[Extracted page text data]

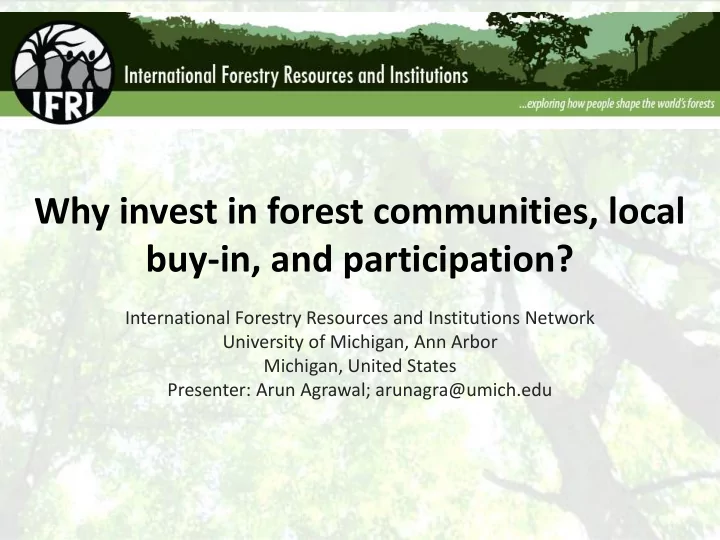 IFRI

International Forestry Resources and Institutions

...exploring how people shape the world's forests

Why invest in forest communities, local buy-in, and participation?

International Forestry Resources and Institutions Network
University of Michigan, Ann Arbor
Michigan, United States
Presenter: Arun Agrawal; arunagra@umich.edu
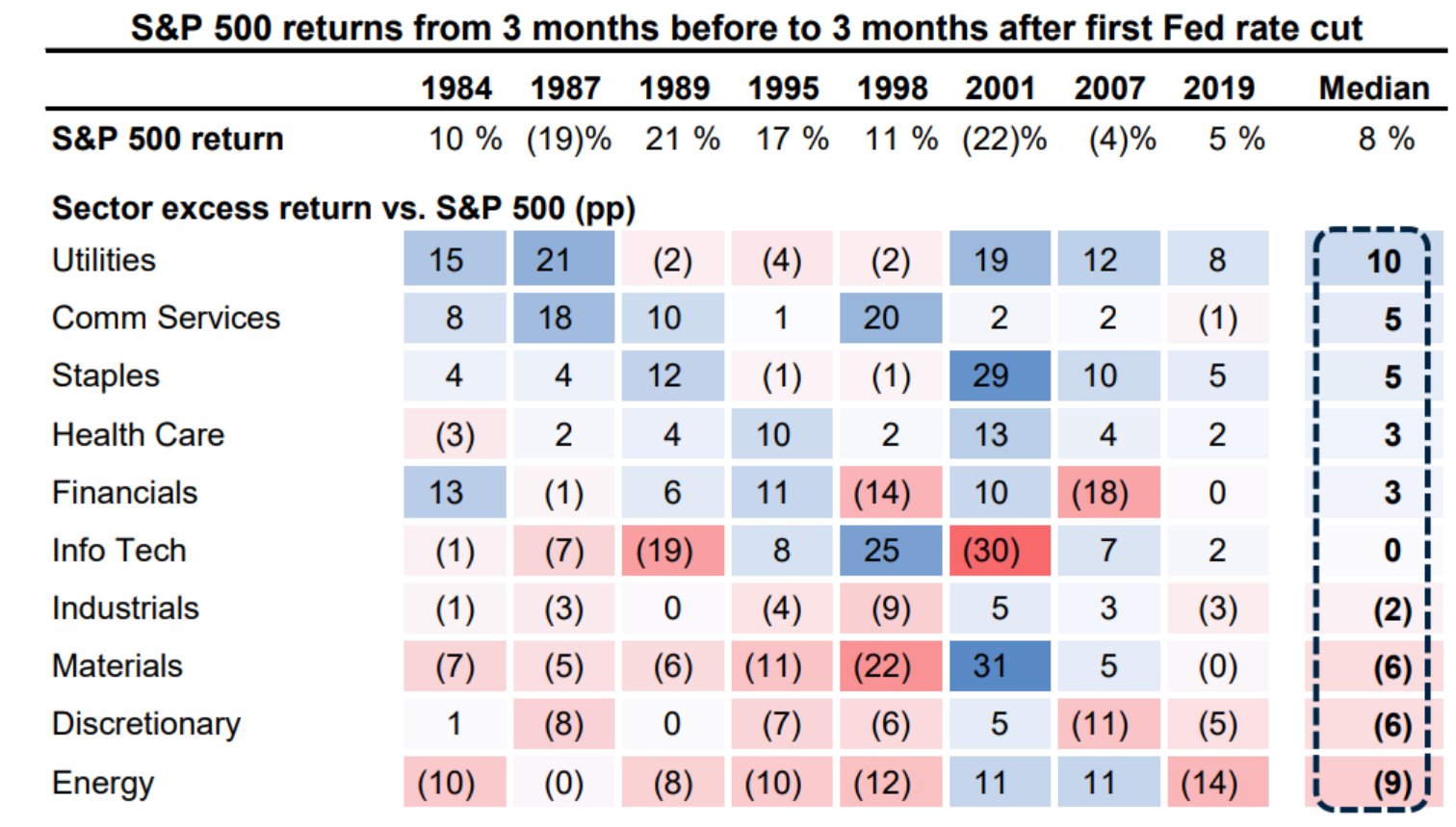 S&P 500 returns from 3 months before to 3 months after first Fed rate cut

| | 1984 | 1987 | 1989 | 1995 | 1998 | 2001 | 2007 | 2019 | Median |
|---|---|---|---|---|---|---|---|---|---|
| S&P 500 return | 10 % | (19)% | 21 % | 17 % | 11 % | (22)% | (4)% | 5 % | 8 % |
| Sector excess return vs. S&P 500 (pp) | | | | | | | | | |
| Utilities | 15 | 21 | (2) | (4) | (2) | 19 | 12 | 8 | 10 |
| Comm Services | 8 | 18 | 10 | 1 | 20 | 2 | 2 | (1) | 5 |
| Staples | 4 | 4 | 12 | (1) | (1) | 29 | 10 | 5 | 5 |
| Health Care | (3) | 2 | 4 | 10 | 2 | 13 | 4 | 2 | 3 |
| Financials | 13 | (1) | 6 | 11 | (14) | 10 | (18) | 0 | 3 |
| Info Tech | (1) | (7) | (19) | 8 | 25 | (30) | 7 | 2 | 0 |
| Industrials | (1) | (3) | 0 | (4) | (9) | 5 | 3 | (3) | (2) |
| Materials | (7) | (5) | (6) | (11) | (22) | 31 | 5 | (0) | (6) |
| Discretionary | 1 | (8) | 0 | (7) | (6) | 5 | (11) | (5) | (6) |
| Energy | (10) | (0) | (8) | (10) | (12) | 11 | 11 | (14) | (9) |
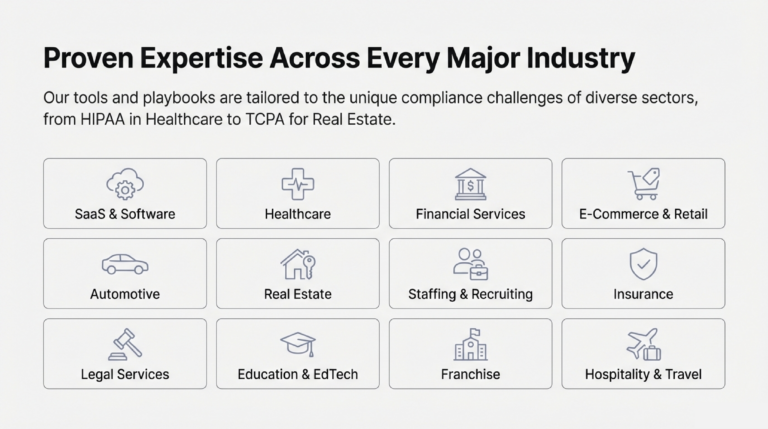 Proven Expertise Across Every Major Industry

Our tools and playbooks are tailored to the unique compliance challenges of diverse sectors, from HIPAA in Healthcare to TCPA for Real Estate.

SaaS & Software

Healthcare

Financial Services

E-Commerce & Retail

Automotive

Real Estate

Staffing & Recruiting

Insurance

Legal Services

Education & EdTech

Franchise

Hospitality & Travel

# [TASK GOAL]
Exactly and only the lines from the line containing "E-Commerce & Retail" through the final line of the records above must be returned.

# [RESPONSE TO THIS TASK]
E-Commerce & Retail

Automotive

Real Estate

Staffing & Recruiting

Insurance

Legal Services

Education & EdTech

Franchise

Hospitality & Travel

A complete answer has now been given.